Hace ya mucho de mi ausencia, y creo ya muchas cosas han pasado, son tantos aquellos sucesos tan impredecibles como aquella lluvia de aquel abril sucedieron, y dieron lugar a muchas cosas. 

La tormenta llegó despacio, como si el cielo mismo quisiera darnos tiempo para prepararnos. Primero, fueron las nubes que empezaron a oscurecerse en el horizonte, y luego el viento, suave al principio, pero que con el tiempo fue cobrando fuerza. Sabíamos que algo se avecinaba, que las cosas estaban cambiando, pero aún podíamos encontrar momentos de calma entre las ráfagas.

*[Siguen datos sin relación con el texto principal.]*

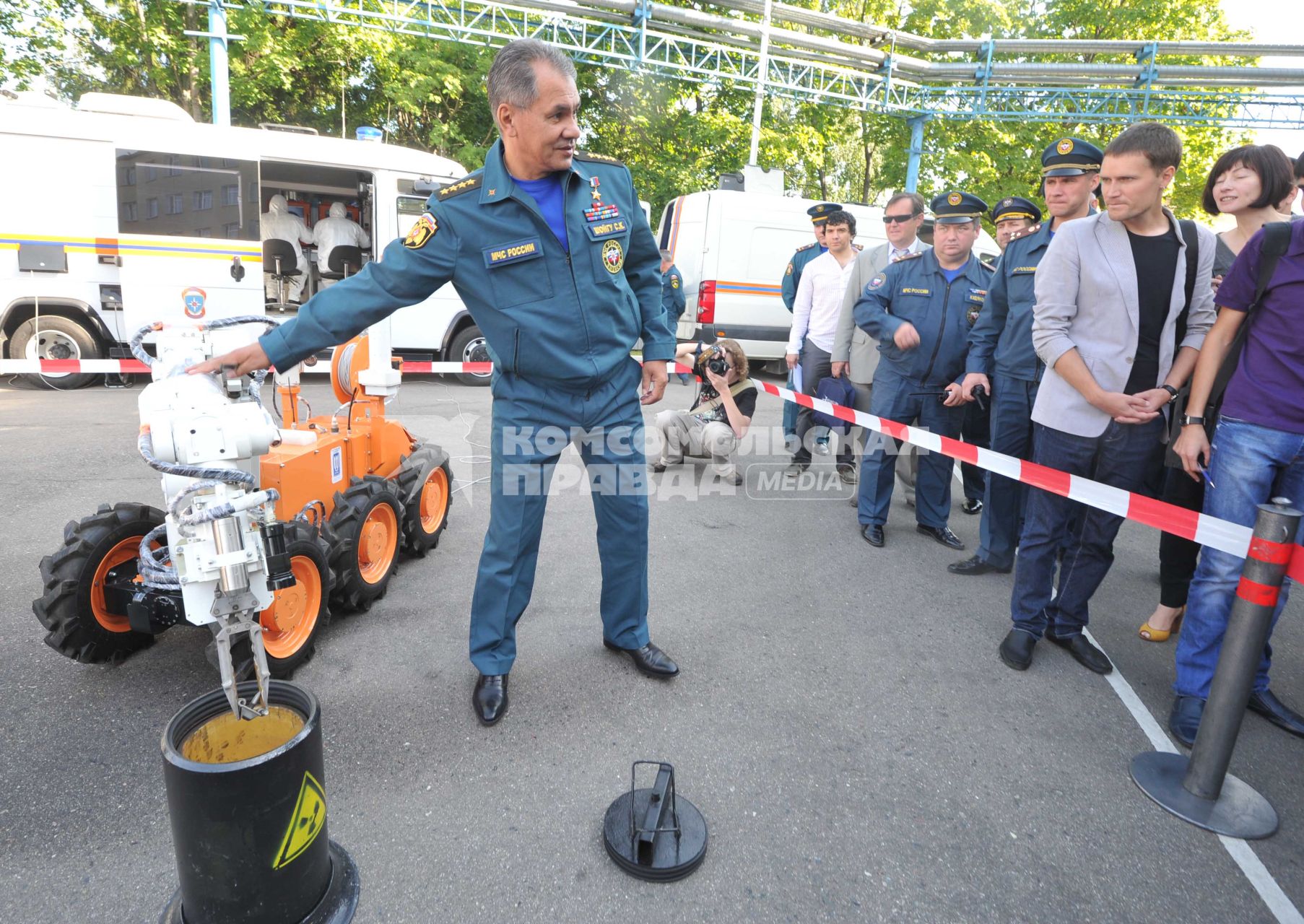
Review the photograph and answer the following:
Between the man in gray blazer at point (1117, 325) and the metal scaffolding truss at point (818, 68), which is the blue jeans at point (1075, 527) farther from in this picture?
the metal scaffolding truss at point (818, 68)

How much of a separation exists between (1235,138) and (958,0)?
27.4ft

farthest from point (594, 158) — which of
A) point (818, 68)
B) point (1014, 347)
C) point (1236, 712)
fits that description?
point (818, 68)

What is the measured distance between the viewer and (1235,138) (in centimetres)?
2105

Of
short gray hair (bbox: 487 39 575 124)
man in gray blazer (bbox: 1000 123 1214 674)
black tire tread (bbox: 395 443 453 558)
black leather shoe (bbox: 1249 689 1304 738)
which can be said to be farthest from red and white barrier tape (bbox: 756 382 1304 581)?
black tire tread (bbox: 395 443 453 558)

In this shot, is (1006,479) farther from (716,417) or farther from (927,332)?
(716,417)

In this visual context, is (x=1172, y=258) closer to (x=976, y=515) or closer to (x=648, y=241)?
(x=648, y=241)

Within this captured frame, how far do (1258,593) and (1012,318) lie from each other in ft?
6.85

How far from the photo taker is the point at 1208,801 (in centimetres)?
250

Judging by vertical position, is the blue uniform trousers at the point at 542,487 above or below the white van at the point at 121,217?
below

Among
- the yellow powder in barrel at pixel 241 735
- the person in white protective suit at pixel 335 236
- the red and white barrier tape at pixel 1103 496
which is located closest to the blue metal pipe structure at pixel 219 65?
the person in white protective suit at pixel 335 236

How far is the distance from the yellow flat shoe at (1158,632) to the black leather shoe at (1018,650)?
758 millimetres

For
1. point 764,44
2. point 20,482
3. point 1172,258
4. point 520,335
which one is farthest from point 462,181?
point 764,44

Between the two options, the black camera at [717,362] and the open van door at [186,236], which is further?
the open van door at [186,236]

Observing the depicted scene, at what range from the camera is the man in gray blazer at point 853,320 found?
17.9ft
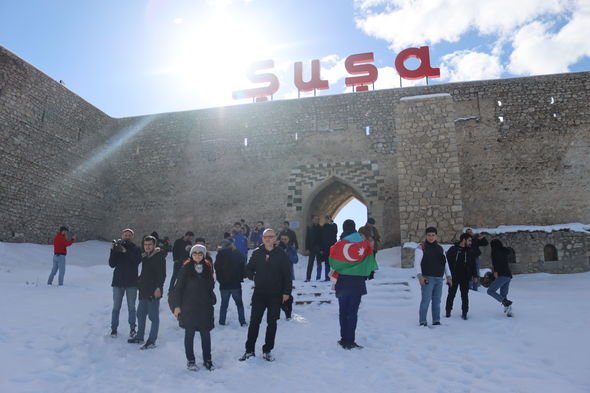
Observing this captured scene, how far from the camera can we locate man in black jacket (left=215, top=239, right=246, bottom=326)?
583 cm

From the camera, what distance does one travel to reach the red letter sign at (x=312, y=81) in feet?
54.9

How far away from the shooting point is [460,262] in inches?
237

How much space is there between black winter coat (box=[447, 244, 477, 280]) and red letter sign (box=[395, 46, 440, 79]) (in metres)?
11.1

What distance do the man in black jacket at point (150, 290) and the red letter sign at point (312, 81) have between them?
12581 millimetres

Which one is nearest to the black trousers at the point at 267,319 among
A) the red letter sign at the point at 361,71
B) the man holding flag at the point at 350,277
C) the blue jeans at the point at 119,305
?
the man holding flag at the point at 350,277

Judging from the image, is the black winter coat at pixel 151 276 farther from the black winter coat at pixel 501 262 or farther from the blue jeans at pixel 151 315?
the black winter coat at pixel 501 262

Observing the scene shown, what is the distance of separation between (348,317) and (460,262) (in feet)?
6.85

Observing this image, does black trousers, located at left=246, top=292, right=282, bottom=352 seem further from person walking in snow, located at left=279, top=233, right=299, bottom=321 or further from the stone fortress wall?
the stone fortress wall

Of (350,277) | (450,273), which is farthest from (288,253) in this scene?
(350,277)

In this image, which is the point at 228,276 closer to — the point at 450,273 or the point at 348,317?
the point at 348,317

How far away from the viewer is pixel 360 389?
3516 millimetres

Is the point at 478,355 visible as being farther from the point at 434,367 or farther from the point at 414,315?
the point at 414,315

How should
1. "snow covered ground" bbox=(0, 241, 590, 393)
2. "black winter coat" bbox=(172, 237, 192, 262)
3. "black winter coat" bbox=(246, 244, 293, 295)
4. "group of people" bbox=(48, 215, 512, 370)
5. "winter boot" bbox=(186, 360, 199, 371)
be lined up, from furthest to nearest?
"black winter coat" bbox=(172, 237, 192, 262), "black winter coat" bbox=(246, 244, 293, 295), "group of people" bbox=(48, 215, 512, 370), "winter boot" bbox=(186, 360, 199, 371), "snow covered ground" bbox=(0, 241, 590, 393)

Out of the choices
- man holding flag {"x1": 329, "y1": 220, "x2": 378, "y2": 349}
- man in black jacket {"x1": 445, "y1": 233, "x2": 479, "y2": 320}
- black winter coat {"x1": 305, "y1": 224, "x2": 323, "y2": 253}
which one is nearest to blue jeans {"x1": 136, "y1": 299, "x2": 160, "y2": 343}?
man holding flag {"x1": 329, "y1": 220, "x2": 378, "y2": 349}
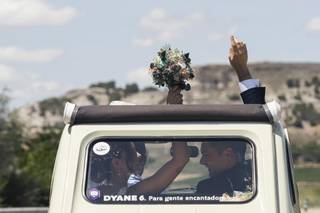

En esos días previos al final, los pájaros se posaron sobre los árboles y cantaron sin cesar, como si no supieran lo que se avecinaba, o tal vez lo sabían y querían alegrar el camino. Sus trinos llenaban el aire con una melodía esperanzadora, un canto que parecía decirnos que no todo estaba perdido, que incluso en los momentos más oscuros, la naturaleza sigue su curso y la vida encuentra formas de continuar.

Mi padre fue la roca en medio de esa tormenta. Aunque su cuerpo estaba debilitándose, su espíritu permanecía fuerte, como un faro que resiste el embate de las olas. Con cada día que pasaba, el viento se volvía más intenso, pero a la vez nos permitía acercarnos más, hablar, compartir recuerdos, y, lo más importante, darnos el tiempo para decir adiós.

Un día antes de su partida, una ráfaga de aire recorrió el lugar, y se sentía tan bien, tan calmada, como aquellas mañanas que a él le gustaban para tomar su café. Fue un momento de paz, como si el mundo quisiera regalarnos un instante de consuelo antes del inevitable desenlace.

Cuando finalmente llegó el momento, la tormenta estalló con toda su furia. Mi padre partió, y el dolor nos envolvió como un viento helado. Pero incluso en medio de esa oscuridad, había un extraño consuelo: el tiempo que tuvimos, las palabras que pudimos decir, los abrazos compartidos. El proceso nos permitió ser fuertes para él y para nosotros mismos.

Después de su muerte, algo cambió en el jardín. Aquellas plantas que nunca florecieron, comenzaron a brotar con vigor. Los árboles que no daban fruto, de repente se llenaron de vida. Todo lo que por años intentamos revivir con mi padre, floreció después de su partida, como si su espíritu hubiese tocado la tierra y le hubiese dado nueva energía.

Y cada vez que un nuevo fruto aparece, pensamos en él. Sentimos que nos cuida y nos protege, como un guardián invisible que guía nuestras manos mientras trabajamos la tierra. Aunque la tormenta dejó cicatrices, también dejó espacio para el sol y para que la naturaleza renaciera con una belleza inesperada. Porque el amor que compartimos nunca se desvanece, y sabemos que, aunque no lo veamos, mi padre está ahí, en cada flor, en cada hoja, en cada soplo de aire fresco.



Hoy me encuentro en mi habitacion un dia como 26 de abril del 2024 ya dos años del suceso.